One Step Forward

Today I actually learned something new at work. Someone noticed that I was bored with my job and needed something else to occupy my time. Soon I was being taken aside and shown something new on the system. I was being challenged. I was being asked to think again. Then I started to think that maybe all of my pouting had finally paid off. The hours of trying to look busy would end. Unfortunately, the rest of the day went down hill from there, because the lesson only lasted an hour.

I know that I have said it before, but Tuesdays are the worst for me. Today was more taxing than usual because I had been so efficient last Friday and left nothing to do for today or yesterday.

I want to start reading poetry for some reason. Poetry was not my best topic in college, but I still read about three semesters worth of it. Some of it stayed with me and the rest went right through me. I can appreciate poetry and the amount of effort behind it, but have never felt the desire to create any of my own.

The New Yorker had an article about the new Lolita film that is coming out soon. This is yet another classic book that I know about, but have never read. So many books seem to fall into that category. I believe it was Mark Twain who defined a classic as a book that no one reads, but everyone knows by name.

I wonder how much of my life I spend half asleep, because what I see around me really doesn't interest me? I am so detached from work that I don't even feel like complaining about it today.

Stress is something that is a part of the modern world. People deal with it in their own way. My way is a combination of complaining, swearing and just some quality time by myself where no one can bother me. This method does not seem to make Brenda happy. Well, she has to realize that I have bad days. Most people seem to recognize this in me. The problem is that she seems to have taken my outburst personally today.

I can not be something that I am not.

I know why I don't leave work even on days like today. Part of me realizes that I am on to a very good thing and it can only get better. If I keep moving forward in this field I should be able to do contract work somewhere down the line.
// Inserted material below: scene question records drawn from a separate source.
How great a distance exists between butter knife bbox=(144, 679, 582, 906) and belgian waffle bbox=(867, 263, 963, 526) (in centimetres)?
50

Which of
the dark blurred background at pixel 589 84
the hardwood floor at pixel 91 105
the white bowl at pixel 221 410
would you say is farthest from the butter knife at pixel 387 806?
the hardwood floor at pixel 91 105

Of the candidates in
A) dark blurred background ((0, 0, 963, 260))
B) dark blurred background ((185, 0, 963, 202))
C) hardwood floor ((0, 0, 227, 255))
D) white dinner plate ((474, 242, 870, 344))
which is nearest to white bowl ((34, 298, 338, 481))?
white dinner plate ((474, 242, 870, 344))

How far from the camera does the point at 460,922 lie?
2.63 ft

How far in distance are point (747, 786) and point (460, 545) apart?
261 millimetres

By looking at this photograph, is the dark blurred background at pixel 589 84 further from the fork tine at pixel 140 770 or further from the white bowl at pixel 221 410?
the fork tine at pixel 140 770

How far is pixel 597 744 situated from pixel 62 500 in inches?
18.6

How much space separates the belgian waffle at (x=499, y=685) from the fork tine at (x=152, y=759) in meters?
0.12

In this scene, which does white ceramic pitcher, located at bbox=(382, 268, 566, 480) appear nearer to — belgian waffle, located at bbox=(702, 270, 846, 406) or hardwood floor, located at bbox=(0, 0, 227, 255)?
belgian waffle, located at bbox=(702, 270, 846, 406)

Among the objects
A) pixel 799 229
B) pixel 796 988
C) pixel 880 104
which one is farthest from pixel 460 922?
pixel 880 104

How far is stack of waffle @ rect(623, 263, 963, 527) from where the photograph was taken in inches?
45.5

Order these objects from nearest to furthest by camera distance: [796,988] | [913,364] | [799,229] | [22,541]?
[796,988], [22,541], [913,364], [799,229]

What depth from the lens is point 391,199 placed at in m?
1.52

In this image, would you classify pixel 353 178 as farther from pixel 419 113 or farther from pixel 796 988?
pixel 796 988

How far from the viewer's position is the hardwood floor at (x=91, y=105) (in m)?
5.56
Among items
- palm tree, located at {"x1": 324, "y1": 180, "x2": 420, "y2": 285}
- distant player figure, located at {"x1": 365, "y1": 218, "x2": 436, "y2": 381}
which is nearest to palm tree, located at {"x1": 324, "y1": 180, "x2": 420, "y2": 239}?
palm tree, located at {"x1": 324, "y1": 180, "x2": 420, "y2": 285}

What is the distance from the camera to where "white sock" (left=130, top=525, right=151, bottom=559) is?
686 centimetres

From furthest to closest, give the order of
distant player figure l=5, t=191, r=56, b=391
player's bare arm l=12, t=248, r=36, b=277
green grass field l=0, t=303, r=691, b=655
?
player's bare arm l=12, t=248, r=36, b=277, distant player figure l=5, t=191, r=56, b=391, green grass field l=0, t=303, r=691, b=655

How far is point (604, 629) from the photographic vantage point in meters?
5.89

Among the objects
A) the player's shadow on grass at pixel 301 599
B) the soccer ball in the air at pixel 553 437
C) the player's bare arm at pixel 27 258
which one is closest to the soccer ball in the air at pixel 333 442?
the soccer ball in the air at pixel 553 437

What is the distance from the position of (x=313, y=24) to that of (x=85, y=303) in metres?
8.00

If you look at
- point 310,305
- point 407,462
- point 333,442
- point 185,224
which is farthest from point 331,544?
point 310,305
I could be wrong I could be right
I could be wrong I could be right
I could be black I could be white
I could be black I could be white
I could be white I could be black
Your time has come your second skin
The cost so high the gain so low
Walk through the valley
The written work is a lie
May the road rise with you
May the road rise with you
May the road rise with you
Could be wrong I could be right
I could be wrong I could be right
I could be black I could be white
I could be right I could be wrong
I could be black I could be white
They put a hot wire to my head
Cos of the things I did and said
And made these feelings go away
A model citizen in every way
May the road rise with you
May the road rise with you
May the road rise with you
Anger is an energy
Anger is an energy
Anger is an energy

Rise - John Lydon

Today's lesson is that temper tantrums can be fun for the person having them, but not for the people around them. Sigh.

Um, there are more lines to the song, but I think that the general idea comes across.

Tomorrow, I write an entry in the style of Dr. Seuss or maybe not.

Ten more months until Christmas. I can hardly wait.